Feruzi seemed startled. "I doubt he would be so foolish."
"Ye do realize he's an idiot?" Rosie grumbled.
"He may be simple-minded, but he is wiser than most on this ship. They strike out from fear and rage, like wounded animals. He understands that I have no fear, so he does not fear me."
"Yer a fool too, if ye don't fear what Plugg and Scourge an' all them might do to ye."

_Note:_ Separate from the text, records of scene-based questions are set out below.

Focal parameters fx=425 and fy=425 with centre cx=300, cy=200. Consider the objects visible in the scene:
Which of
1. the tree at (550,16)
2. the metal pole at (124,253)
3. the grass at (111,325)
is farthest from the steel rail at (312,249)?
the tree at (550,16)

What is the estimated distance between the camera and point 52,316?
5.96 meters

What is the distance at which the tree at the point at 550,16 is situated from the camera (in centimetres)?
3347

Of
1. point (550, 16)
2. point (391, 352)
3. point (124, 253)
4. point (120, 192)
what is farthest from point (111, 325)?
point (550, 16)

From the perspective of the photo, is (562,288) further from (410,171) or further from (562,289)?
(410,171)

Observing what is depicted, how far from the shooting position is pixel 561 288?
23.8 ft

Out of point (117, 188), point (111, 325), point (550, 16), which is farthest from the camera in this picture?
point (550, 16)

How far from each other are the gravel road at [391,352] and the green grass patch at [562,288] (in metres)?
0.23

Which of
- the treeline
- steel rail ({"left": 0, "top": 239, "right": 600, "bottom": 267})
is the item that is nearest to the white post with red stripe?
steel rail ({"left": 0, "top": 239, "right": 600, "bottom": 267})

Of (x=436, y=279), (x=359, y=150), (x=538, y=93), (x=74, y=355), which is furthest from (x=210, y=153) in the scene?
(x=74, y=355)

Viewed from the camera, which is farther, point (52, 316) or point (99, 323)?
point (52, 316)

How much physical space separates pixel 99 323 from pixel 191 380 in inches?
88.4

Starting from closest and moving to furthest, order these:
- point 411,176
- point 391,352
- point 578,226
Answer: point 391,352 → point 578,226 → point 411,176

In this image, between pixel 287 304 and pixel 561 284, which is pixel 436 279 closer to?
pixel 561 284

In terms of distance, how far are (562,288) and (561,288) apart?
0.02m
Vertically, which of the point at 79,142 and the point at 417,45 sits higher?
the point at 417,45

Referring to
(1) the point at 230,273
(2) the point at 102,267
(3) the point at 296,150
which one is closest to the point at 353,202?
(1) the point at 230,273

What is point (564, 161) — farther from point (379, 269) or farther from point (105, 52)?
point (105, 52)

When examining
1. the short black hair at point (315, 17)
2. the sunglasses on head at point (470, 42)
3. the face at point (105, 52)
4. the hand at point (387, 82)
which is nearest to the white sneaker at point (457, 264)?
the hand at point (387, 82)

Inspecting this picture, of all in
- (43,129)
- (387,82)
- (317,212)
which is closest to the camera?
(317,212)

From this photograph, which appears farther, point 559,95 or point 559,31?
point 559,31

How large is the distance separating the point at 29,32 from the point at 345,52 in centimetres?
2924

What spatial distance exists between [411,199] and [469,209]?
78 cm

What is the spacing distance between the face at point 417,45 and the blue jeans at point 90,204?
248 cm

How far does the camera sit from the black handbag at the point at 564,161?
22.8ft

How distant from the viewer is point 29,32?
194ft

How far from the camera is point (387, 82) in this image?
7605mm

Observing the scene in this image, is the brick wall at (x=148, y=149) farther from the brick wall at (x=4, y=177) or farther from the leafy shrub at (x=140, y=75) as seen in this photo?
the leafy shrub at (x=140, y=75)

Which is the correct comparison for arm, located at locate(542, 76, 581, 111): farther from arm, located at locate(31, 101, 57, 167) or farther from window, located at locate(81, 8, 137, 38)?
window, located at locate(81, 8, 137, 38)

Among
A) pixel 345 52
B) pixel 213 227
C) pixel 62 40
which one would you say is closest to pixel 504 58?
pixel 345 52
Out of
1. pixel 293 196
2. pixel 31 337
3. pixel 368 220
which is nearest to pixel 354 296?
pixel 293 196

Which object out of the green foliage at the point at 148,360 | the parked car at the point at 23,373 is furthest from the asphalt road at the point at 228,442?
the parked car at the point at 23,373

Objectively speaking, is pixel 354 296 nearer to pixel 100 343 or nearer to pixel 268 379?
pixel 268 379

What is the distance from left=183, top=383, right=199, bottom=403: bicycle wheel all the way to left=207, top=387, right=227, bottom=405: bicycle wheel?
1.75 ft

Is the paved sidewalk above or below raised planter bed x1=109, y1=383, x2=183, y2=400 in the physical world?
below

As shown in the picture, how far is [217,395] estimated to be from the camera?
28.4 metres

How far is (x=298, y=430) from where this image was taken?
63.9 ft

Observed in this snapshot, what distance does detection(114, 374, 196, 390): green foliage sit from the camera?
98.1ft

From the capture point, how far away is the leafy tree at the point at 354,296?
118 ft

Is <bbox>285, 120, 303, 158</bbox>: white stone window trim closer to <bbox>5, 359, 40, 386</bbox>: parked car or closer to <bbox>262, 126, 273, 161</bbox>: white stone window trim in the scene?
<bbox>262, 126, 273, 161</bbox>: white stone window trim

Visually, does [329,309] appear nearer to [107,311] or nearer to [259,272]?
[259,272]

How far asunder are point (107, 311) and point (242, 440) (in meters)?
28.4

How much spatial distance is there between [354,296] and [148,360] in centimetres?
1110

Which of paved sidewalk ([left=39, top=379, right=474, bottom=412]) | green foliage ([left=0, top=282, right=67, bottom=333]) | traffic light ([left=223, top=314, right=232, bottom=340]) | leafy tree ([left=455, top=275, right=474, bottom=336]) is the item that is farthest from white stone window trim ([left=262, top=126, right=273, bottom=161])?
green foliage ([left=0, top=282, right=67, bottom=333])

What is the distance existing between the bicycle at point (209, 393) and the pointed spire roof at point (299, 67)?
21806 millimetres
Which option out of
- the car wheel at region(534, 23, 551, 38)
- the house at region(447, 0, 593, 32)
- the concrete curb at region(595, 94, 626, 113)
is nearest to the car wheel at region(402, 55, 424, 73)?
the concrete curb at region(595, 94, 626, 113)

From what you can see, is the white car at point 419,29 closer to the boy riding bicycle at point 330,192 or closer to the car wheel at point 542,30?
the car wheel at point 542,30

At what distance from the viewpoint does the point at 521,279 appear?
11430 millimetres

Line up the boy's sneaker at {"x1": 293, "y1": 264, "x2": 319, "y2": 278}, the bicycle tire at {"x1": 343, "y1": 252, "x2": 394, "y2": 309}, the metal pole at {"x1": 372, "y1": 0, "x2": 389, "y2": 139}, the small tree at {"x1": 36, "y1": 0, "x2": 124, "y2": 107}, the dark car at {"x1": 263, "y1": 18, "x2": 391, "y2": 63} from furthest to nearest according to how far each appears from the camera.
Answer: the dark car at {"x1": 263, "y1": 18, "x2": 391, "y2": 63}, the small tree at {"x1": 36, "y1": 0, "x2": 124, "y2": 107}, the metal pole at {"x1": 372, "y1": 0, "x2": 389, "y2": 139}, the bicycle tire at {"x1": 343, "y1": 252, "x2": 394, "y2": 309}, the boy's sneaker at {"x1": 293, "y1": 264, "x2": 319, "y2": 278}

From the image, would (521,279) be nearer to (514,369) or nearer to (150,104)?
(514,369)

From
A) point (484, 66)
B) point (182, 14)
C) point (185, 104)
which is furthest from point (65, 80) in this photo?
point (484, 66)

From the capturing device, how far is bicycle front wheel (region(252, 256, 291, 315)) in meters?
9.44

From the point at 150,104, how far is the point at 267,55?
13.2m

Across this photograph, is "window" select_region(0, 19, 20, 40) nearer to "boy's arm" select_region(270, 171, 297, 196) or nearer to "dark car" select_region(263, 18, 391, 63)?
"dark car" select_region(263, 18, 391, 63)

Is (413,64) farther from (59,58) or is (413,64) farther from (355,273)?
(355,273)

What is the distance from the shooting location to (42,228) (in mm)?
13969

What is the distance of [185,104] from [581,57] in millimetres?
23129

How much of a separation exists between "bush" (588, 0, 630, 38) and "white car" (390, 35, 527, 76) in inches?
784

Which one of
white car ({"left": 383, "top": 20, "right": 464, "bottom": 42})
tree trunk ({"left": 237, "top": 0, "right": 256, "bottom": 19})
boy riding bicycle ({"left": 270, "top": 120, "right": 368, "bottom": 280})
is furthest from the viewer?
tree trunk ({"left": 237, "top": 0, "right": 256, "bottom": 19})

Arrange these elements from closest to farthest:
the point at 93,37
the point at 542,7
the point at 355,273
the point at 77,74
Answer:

"I do not. Oh, no doubt they could do Feruzi great harm or even kill her if they tried, but that is not reason to fear them. They are small men with small minds and smaller souls. They do not have the power to make Feruzi other than what she is. So she does not fear."
"You think you could take 'em in a fight?"
"No. They would defeat me. But they cannot make me into what they are."
"I don' understand. They're stronger'n ye are, so ye have to do what they say."
"But I choose how to do it. I could have beaten Owlbear until he was pulp at my feat, laughed and cursed and paraded about how strong I was."
"Aye, and be better off for it--the crew would leave you alone."
"Would they? Owlbear is strong, and they fear him--individually. Together, they pull cruel pranks and make his life a misery. One who seeks to gain from the cowardice of others must ever watch for the viper in his sleep-mat."
"We got a few vipers around here ye should watch for."
Feruzi smiled. "Yes, but they must attack from the front." She scrubbed at the last bits of tar clinging to her hands. "All finished, Mr. Hartshorn. Better?"
"Hurts," Owlbear whined.
"I know, but this way it will heal and stop hurting." He sighed and laid his head against her foot, like a loyal dog.
"Tank. You." he grunted.
Rosie shook her head. "I won't ever understand yer way o' thinkin', but I admit, it gets results," the halfling said.